═══ Data provided
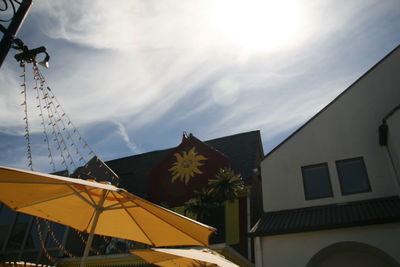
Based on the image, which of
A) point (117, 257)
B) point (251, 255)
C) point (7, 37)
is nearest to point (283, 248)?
point (251, 255)

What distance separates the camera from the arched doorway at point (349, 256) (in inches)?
352

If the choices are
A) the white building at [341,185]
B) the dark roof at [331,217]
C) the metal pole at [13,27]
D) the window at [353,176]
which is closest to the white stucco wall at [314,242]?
the white building at [341,185]

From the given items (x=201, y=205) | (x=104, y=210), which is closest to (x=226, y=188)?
(x=201, y=205)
══════
Render the stretch of the listing from the line containing "What distance separates" through the end of the listing as a two-column CSV with header columns input and output. Use one row per entry, quote each field, and replace line breaks with spaces.

# Expected answer
input,output
"What distance separates the camera from the arched doorway at point (349, 256) (in inches)?","352"
"If the choices are A) the white building at [341,185] B) the dark roof at [331,217] C) the metal pole at [13,27] D) the window at [353,176] which is closest to the white stucco wall at [314,242]?","the white building at [341,185]"
"From the given items (x=201, y=205) | (x=104, y=210), which is closest to (x=226, y=188)?","(x=201, y=205)"